Giuseppe Conte era un profesor de leyes novato en la política cuando fue designado primer ministro luego de que los líderes de dos partidos populistas --Luigi Mateo, del Movimiento 5 Estrellas, y Matteo Salvini, de la Liga-- renunciasen a sus aspiraciones para que su coalición pudiese formar un gobierno.

Si bien la constitución italiana da amplios poderes al primer ministro, el hecho de que Conte no participó en la campaña electoral ni en la elaboración del programa de gobierno adoptado por las dos agrupaciones plantea interrogantes acerca de cuál será su verdadero papel.

A pesar de su nutrido currículum, con credenciales académicas infladas, se sabe muy poco acerca de este profesor especializado en el arte de la mediación, que de la noche a la mañana aparece gobernando la cuarta economía más grande de Europa.

“Conte es todo un enigma”, dijo Giuseppe Orsina, subdirector de la facultad de gobierno de la Universidad LUISS de Roma.

Rara vez un líder mundial fue enviado a una cumbre anual con tan poco preaviso, apenas una semana después de ser designado y dos días después de ser confirmado. Pero cuando se dan estos casos, generalmente involucran a Italia, que tiene una larga tradición de coaliciones de gobierno frágiles en la posguerra, según John Kirton, director del Grupo de Investigaciones del G-7 de la Universidad de Toronto. En la cumbre del G-7 de 1988 en Toronto, los organizadores prepararon billeteras de cuero que tenían grabado el nombre de cada líder. La del italiano tenía el nombre del predecesor de Ciriaco De Mita, elevado a la primera magistratura poco antes, recuerda Kirton.

Lo novedoso en el caso de Conte es que encabeza un gobierno populista formado por partidos “de tendencias ideológicas muy distintas”, resaltó Kirton.

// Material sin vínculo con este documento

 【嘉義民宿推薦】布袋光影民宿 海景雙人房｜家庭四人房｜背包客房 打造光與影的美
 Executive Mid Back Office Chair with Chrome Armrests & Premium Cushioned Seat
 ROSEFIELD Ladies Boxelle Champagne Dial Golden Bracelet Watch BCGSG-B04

“No sabemos hasta qué punto tiene libertad para representar a Italia, o si estará pegado a su iPhone para ver si los dos líderes de la coalición gobernante le dan alguna indicación antes de que hable”, expresó el experto.

Los italianos pudieron apreciar la situación incierta en que se encuentra Conte durante su discurso ante la cámara baja del parlamento el miércoles, cuando presentó partes de su discurso a Di Maio para que les diese el visto bueno. Sus discursos ante ambas cámaras reflejaban el programa de la coalición y reina la impresión de que Conte no es una figura autónoma, según Orsina.

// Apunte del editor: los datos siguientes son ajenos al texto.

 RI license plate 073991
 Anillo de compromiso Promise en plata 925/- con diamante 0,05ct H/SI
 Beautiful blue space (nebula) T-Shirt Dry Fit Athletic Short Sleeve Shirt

“Hay que ver si situaciones como el G-7 le dan más autonomía”, opinó Orsina. “Va a tener que manejarse por su cuenta allí y aprender de algún modo. Tendrá que tomar decisiones y no siempre puede consultar con Di Maio y Salvini”.

El analista Stefano Folli dijo que la principal tarea de Conte será conocer bien a los otros líderes “dado que en la escena internacional muchas cosas son producto de las relaciones personales”.

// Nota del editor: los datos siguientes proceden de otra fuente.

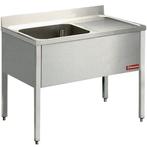 Spoeltafel | RVS | 1 Spoelbak (Links) + Afdruipvlak |, Verzenden, Nieuw in verpakking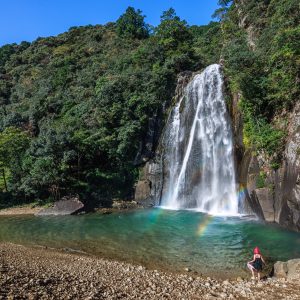 滝壺が水風呂！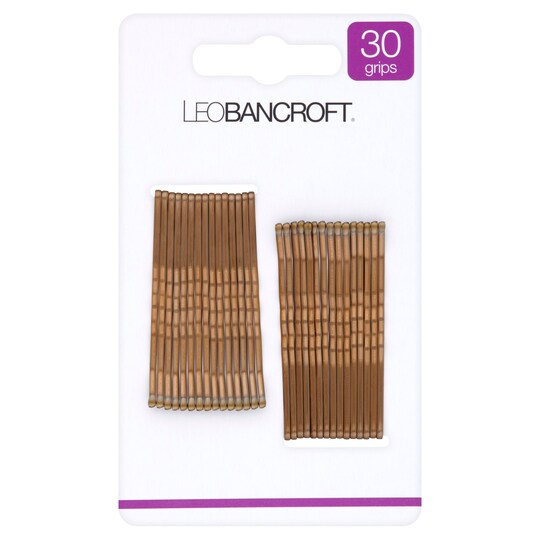 Leo Bancroft Hair Grips Brown 30 Pack Tesco Groceries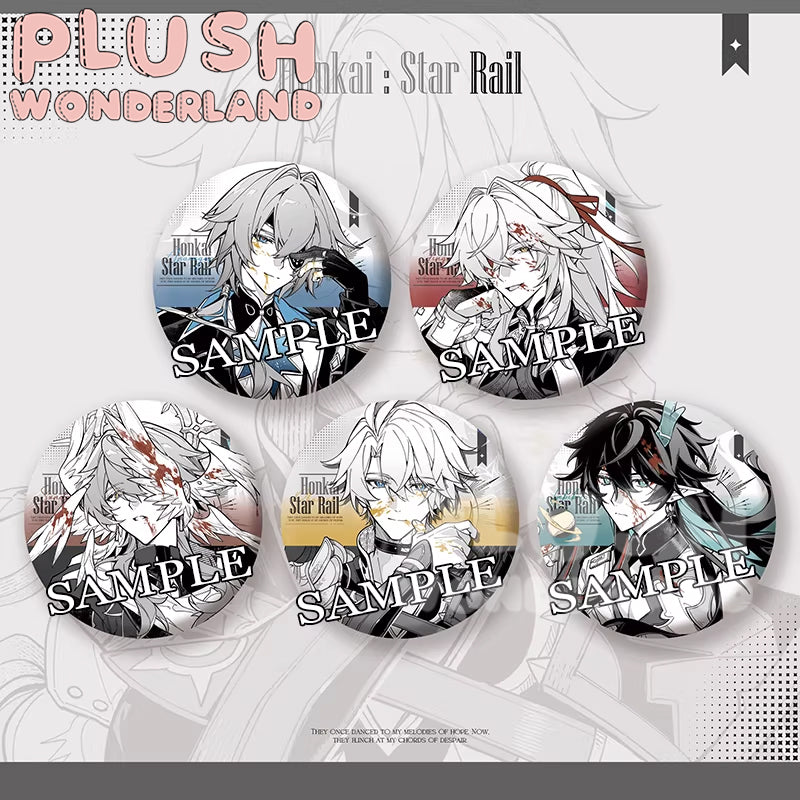 【INSTOCK】PLUSH WONDERLAND Battle-Damaged Series Acrylic Badges - plushwonderland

“Si no es un interlocutor entre los demás líderes, será muy perjudicial para Italia. Es importante que transmita credibilidad, que se muestre como una persona confiable, porque de lo contrario corre peligro de ser marginado”, dijo Folli.

Acotó que los otros líderes querrán saber cuáles las intenciones de su gobierno en torno a temas como Rusia, dado que ha declarado que quiere suavizar las sanciones por la anexión de Crimea, y cuáles son sus lealtades en relación con las alianzas tradicionales de la Unión Europea. El líder de la Liga, Salvini, generó algunas dudas al contactar al gobernante autoritario húngaro Viktor Orban esta semana para analizar su oposición a las políticas inmigratorias de Bruselas.

El compromiso de Italia de no abandonar el euro tranquilizó a sus vecinos, al menos por ahora.

Kirton dijo que “no creo que en este caso en particular, el inexperto novato italiano tenga impacto alguno en las cosas que cuentan” en la cumbre.